- Asia

Information
- Type: International School
- Motto: Shaping the future through education
- Established: 12 March 1995; 31 years ago
- Founder: Ng Gim Choo
- Faculty: 5,000
- Age range: 9 Months - 18 Years
- Enrollment: 25,000
- Accreditation: International Primary Years Programme International Baccalaureate International General Certificate of Secondary Education
- Website: https://www.etonhouse.edu.sg/

= EtonHouse International Education Group =

Private school company headquartered in Singapore

EtonHouse International Education Group is headquartered in Singapore with more than 100 schools in over 9 countries. Together these schools provide education to over 25,000 children globally.

There are nine International Baccalaureate schools in the EtonHouse group.

==History==
The first EtonHouse school was opened in Singapore in 1995 by Ng Gim Choo, who had been inspired by her observations as a parent of play-based preschools in London. Initially, the school had difficulty acquiring local staff due to a lack of educators with early-childhood education training and so brought in teachers from overseas. By 2010, the Group was earning $40 million a year with 26 schools across Asia with an emphasis on expanding into China.

The group managed alongside its regular institutions three main operations: EtonHouse, Middleton and E-Bridge, which offered education at lower fees in return for government priority in opening. High demand for registration created long lines and a requirement for revision to enrollment procedures. In October 2014, EtonHouse announced plans to open its first high school in cooperation with The Singapore Chinese Highschool, to be located in Bukit Timah, to be ready in 2016. The group also announced a partnership with Hwa Chong International to open a bilingual preschool/primary school in the same city. Due to laws in Singapore, while the preschool will be open for enrollment to everyone, the primary school will be international only, with Singaporean children taken only in exceptional circumstances.
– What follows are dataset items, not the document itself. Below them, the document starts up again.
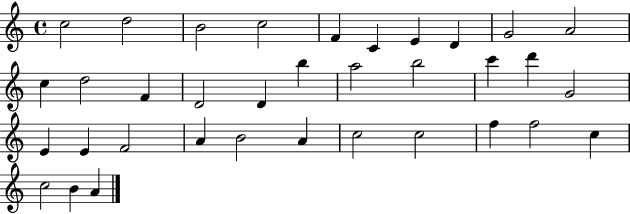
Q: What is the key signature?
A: C major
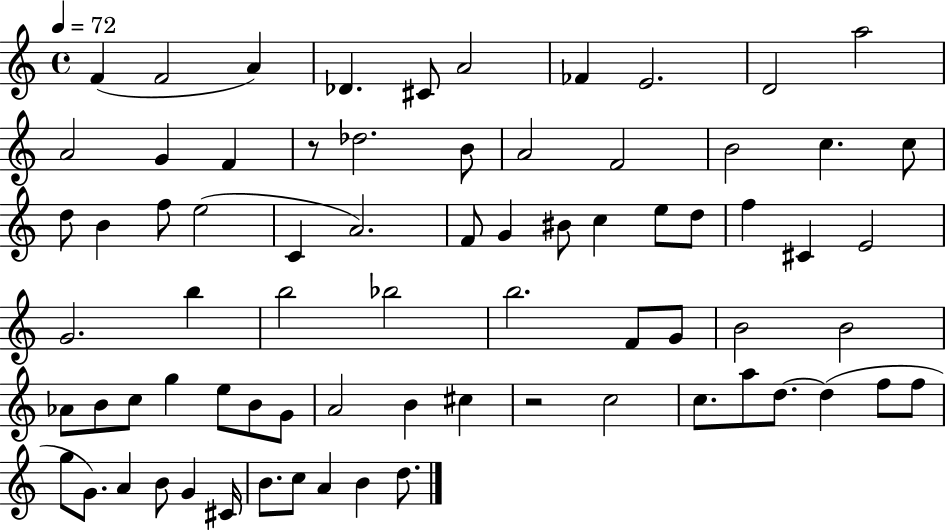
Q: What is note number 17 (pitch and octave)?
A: F4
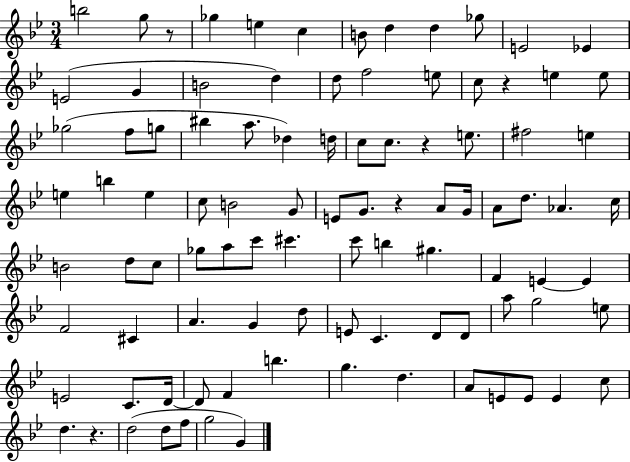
X:1
T:Untitled
M:3/4
L:1/4
K:Bb
b2 g/2 z/2 _g e c B/2 d d _g/2 E2 _E E2 G B2 d d/2 f2 e/2 c/2 z e e/2 _g2 f/2 g/2 ^b a/2 _d d/4 c/2 c/2 z e/2 ^f2 e e b e c/2 B2 G/2 E/2 G/2 z A/2 G/4 A/2 d/2 _A c/4 B2 d/2 c/2 _g/2 a/2 c'/2 ^c' c'/2 b ^g F E E F2 ^C A G d/2 E/2 C D/2 D/2 a/2 g2 e/2 E2 C/2 D/4 D/2 F b g d A/2 E/2 E/2 E c/2 d z d2 d/2 f/2 g2 G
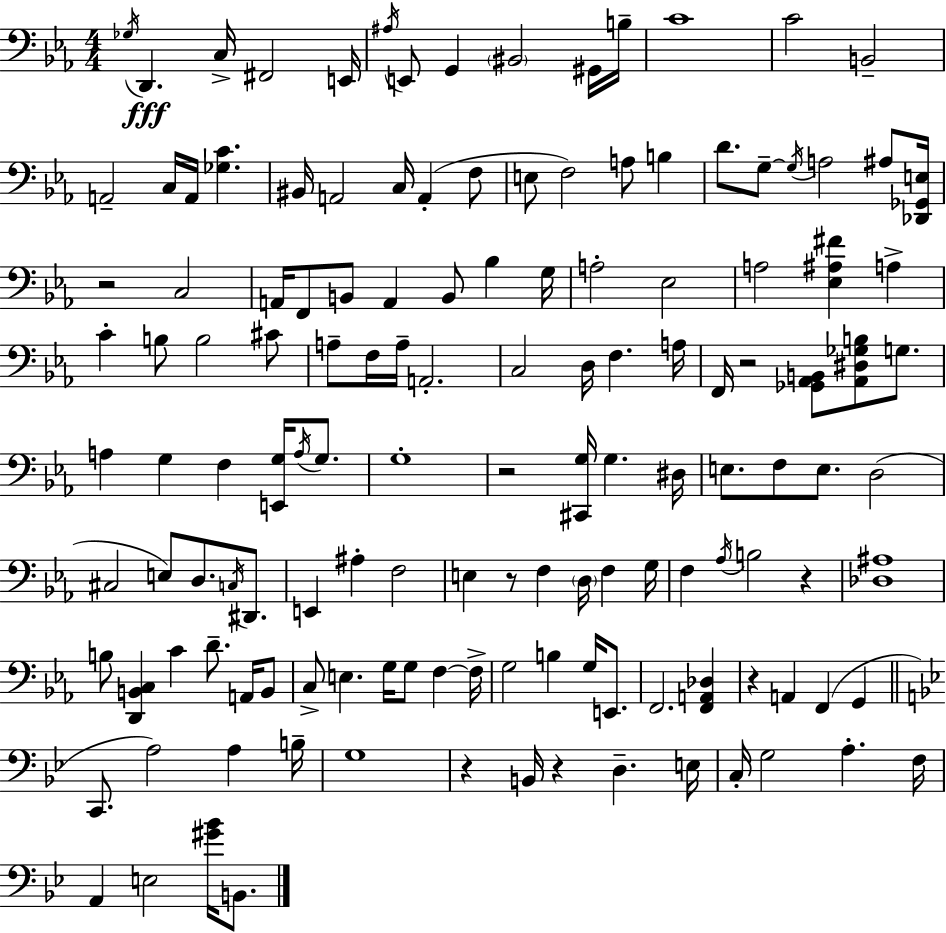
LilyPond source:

{
  \clef bass
  \numericTimeSignature
  \time 4/4
  \key c \minor
  \acciaccatura { ges16 }\fff d,4. c16-> fis,2 | e,16 \acciaccatura { ais16 } e,8 g,4 \parenthesize bis,2 | gis,16 b16-- c'1 | c'2 b,2-- | \break a,2-- c16 a,16 <ges c'>4. | bis,16 a,2 c16 a,4-.( | f8 e8 f2) a8 b4 | d'8. g8--~~ \acciaccatura { g16 } a2 | \break ais8 <des, ges, e>16 r2 c2 | a,16 f,8 b,8 a,4 b,8 bes4 | g16 a2-. ees2 | a2 <ees ais fis'>4 a4-> | \break c'4-. b8 b2 | cis'8 a8-- f16 a16-- a,2.-. | c2 d16 f4. | a16 f,16 r2 <ges, aes, b,>8 <aes, dis ges b>8 | \break g8. a4 g4 f4 <e, g>16 | \acciaccatura { a16 } g8. g1-. | r2 <cis, g>16 g4. | dis16 e8. f8 e8. d2( | \break cis2 e8) d8. | \acciaccatura { c16 } dis,8. e,4 ais4-. f2 | e4 r8 f4 \parenthesize d16 | f4 g16 f4 \acciaccatura { aes16 } b2 | \break r4 <des ais>1 | b8 <d, b, c>4 c'4 | d'8.-- a,16 b,8 c8-> e4. g16 g8 | f4~~ f16-> g2 b4 | \break g16 e,8. f,2. | <f, a, des>4 r4 a,4 f,4( | g,4 \bar "||" \break \key bes \major c,8. a2) a4 b16-- | g1 | r4 b,16 r4 d4.-- e16 | c16-. g2 a4.-. f16 | \break a,4 e2 <gis' bes'>16 b,8. | \bar "|."
}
The Group also announced its investment of $110mil in a China campus project in Deyang of Sichuan, China in 2017. The new campus will have a capacity of 5000 students and includes 3 campuses - a standalone kindergarten, a primary and secondary school, a kindergarten and high school campus as well as a teacher training centre.

In 2025, it was announced that the EtonHouse group would be opening two campuses in Riyadh, Saudi Arabia.